Once upon a time, Welles played The Shadow, a superhero who had the ability to cloud men's minds. He couldn't be seen, but you could hear his voice in the back of your head. In a scene when Theo calls on the phone, Welles' incomparable voice echoes as if it were coming out of the walls of his Jazz Age estate. You can see why Chabrol goes in for the old monster-movie effect of resounding theater organ on the soundtrack. He needed music to match Welles's rumble. At this stage Welles was, of course, extraordinarily fat, even if he knew how to wear that lard like a king's ermine mantle...and he had a million-dollar beard, badger striped and, indeed, the size of a genuine badger. He wasn't afraid to call attention to his bulk: Theo excuses himself from a picnic by remarking, "You don't expect a man of my size and years to squat in the grass, nibbling sandwiches"

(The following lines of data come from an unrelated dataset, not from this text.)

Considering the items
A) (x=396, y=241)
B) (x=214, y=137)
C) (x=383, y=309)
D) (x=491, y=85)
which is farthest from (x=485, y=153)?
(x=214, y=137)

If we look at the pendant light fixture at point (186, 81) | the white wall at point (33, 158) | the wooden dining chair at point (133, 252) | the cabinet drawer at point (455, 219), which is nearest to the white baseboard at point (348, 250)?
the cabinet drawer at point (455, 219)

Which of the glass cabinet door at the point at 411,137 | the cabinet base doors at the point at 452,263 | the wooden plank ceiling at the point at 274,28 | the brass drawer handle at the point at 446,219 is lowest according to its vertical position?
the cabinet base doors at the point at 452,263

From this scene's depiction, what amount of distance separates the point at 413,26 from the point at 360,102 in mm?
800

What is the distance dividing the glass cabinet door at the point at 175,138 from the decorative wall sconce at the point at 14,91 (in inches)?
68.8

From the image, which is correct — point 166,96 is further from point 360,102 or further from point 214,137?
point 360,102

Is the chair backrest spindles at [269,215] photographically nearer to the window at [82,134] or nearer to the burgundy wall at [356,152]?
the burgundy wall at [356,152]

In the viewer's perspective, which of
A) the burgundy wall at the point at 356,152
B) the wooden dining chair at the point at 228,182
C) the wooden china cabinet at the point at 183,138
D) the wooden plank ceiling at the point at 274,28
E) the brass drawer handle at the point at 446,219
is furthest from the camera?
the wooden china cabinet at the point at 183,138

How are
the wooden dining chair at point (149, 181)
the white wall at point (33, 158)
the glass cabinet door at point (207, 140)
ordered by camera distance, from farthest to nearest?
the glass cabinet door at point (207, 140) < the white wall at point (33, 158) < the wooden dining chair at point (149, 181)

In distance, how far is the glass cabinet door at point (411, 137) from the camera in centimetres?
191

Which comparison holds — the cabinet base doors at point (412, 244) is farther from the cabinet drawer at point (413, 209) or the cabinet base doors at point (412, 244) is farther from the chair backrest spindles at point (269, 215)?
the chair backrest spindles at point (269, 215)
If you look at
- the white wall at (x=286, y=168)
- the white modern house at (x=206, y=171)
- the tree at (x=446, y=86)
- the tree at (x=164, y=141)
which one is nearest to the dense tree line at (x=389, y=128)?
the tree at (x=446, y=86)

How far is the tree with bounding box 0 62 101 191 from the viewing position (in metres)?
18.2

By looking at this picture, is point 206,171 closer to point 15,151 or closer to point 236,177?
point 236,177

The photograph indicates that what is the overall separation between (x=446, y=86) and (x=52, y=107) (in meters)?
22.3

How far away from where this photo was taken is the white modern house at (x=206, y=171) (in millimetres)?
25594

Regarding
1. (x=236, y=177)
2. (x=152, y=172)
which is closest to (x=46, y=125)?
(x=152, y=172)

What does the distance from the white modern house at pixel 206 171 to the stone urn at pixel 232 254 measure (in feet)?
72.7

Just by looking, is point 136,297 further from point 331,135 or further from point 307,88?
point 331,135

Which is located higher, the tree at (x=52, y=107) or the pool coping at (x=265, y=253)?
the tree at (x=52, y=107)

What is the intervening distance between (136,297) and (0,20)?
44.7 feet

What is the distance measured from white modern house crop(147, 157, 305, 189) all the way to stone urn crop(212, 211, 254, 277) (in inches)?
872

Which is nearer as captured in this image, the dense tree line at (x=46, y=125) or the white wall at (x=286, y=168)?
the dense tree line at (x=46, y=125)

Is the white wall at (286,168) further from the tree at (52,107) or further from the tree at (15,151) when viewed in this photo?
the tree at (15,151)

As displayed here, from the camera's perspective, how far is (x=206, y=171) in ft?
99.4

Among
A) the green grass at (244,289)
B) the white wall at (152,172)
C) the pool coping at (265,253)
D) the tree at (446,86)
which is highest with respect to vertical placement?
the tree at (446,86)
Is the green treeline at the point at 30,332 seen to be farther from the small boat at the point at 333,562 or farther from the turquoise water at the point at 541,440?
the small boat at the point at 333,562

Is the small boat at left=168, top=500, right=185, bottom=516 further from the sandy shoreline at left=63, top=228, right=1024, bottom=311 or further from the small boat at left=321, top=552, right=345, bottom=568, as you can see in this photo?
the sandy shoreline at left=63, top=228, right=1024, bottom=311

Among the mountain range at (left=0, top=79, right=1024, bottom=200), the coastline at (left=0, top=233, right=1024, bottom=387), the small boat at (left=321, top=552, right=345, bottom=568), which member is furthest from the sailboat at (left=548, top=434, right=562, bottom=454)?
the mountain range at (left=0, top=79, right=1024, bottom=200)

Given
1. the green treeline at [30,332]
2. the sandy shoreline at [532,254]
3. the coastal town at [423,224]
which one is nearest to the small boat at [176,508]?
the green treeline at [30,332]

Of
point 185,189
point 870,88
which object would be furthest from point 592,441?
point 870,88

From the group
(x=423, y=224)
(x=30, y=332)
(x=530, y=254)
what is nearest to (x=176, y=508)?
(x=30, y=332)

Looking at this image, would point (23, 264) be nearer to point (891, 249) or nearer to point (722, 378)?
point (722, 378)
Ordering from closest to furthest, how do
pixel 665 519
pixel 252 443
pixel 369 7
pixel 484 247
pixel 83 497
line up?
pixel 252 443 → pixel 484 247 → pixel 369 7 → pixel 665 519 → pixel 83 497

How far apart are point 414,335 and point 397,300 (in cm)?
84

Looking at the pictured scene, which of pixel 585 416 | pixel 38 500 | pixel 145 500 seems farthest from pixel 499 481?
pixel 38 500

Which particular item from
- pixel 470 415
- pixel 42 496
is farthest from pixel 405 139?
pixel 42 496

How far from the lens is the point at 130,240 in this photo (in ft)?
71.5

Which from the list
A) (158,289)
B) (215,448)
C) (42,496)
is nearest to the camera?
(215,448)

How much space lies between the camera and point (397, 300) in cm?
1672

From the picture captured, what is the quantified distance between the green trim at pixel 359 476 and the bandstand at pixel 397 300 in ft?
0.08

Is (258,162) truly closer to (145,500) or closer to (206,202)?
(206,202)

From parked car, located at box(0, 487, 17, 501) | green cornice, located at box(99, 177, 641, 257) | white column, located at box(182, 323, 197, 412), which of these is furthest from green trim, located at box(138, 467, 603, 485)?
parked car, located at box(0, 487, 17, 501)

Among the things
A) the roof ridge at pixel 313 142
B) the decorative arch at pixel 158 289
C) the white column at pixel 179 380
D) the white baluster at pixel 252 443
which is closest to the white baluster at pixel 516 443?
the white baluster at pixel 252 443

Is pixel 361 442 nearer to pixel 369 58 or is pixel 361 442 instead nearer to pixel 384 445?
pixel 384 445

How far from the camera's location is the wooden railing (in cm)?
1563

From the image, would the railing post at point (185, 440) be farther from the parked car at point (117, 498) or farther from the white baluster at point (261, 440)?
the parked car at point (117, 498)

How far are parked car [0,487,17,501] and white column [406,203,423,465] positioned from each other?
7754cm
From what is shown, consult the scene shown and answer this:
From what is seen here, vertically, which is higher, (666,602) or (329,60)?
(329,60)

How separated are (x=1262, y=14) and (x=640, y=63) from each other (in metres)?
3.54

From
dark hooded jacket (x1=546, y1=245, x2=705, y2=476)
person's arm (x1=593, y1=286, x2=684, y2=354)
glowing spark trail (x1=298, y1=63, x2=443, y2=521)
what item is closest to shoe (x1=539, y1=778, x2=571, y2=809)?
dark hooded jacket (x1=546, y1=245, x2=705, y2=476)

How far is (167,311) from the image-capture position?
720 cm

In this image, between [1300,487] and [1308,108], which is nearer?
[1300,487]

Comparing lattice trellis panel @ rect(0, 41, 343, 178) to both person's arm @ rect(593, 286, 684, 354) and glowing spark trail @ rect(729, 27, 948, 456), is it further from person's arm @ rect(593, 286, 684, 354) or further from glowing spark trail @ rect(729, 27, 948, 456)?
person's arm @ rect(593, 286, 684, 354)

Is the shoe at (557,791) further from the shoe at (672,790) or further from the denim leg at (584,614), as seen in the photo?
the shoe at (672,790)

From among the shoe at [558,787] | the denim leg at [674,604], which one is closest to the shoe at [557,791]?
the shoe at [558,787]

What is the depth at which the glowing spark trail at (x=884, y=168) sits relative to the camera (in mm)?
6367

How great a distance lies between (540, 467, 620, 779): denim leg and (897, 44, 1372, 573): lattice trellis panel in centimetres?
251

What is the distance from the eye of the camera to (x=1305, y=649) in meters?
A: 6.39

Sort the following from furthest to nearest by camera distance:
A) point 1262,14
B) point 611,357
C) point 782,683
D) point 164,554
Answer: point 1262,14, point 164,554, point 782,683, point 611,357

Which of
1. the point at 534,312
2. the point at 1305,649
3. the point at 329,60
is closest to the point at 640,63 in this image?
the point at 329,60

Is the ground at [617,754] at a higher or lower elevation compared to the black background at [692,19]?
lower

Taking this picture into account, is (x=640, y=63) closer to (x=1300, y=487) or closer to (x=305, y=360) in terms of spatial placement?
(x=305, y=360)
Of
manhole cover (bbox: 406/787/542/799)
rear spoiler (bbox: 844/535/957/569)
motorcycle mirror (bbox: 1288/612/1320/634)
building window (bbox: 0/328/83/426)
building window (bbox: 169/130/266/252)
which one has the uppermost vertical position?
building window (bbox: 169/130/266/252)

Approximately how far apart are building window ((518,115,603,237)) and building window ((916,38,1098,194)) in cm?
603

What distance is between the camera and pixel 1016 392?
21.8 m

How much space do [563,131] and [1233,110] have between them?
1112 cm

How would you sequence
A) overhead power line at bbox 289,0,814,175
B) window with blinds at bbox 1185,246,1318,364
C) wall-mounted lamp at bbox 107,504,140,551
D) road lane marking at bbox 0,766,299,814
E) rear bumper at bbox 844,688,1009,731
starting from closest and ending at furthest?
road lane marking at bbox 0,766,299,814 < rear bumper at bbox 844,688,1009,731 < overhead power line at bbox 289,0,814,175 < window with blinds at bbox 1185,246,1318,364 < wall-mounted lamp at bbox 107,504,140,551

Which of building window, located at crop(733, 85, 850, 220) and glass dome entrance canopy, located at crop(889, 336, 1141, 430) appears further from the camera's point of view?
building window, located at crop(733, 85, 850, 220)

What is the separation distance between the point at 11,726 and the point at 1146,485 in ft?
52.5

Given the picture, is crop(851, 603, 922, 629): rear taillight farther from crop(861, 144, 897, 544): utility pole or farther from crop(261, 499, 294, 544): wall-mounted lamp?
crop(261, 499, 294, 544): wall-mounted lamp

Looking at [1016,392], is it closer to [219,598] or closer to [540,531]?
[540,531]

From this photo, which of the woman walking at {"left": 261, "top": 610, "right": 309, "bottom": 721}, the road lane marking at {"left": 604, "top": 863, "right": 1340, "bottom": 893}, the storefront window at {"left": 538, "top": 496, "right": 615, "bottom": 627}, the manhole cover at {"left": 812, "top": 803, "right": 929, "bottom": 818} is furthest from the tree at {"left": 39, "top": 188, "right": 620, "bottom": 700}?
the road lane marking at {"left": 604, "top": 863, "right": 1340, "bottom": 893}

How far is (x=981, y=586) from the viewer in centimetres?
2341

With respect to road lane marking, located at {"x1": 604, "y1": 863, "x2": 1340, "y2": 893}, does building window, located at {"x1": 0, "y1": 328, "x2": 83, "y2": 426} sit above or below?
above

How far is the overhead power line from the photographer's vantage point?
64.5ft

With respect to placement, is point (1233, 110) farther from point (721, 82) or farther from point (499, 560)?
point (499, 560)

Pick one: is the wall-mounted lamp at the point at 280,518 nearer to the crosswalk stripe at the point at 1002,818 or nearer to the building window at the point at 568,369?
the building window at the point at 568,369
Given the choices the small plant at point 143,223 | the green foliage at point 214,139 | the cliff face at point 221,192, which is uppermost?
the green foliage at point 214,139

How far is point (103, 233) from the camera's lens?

Even if Anthony Perkins is, as always, nervous as a finch--he played people who were Poe characters transported to the 1960s--one look at Theo makes it clear why his father has the drop on him. Who knows what personal history the two had off screen, considering Welles had directed Perkins in a first-rate but little seen adaptation of Kafka's The Trial. Here they are together, like the overbearing Herr Kafka and his frightened son Franz. If Kafka's works are comedies of crawling humans dealing with the demands of an incomprehensible, capricious God, this movie has some of that spirit. Chabrol's angle in this strange entertainment is a little harder to figure. The hardest-working man in French showbiz is, says one critic, "enigmatic". He's made so many movies that his particular themes and concerns aren't easily mined. Critic David Thomson has an idea that the power of persuasion has an especially lethal force in Chabrol's mysteries and thrillers, such as Les Biches or Le Boucher. It's not what you do on your own that matters, it's what you can be made to do.

Ten Days Wonder'
s thesis is clear in the end, and to avoid spoiling the film I have to get a little vague: Chabrol teases us with the idea of sin being God's fault, something evil placed under our feet or in our grasp. The sinner is responsible for succumbing to temptation, but a really all-powerful being could have got rid of that temptation in the first place. Forcing the false God Theo to admit to this paradox gives Paul the moral victory; score one for the human race. Ah, perhaps it's not deeper than those Star Trek incidents where Captain Kirk used to argue delusional computers and Laurence Luckenbill's Sybok alike into admitting they weren't really God after all. As for Welles, he still had 15 years left to put the fear of God into the world and into other actors. His last role was as an angry planet called Unicron; I won't be the first to observe that after playing a planet, there were no other parts grand enough for Orson Welles.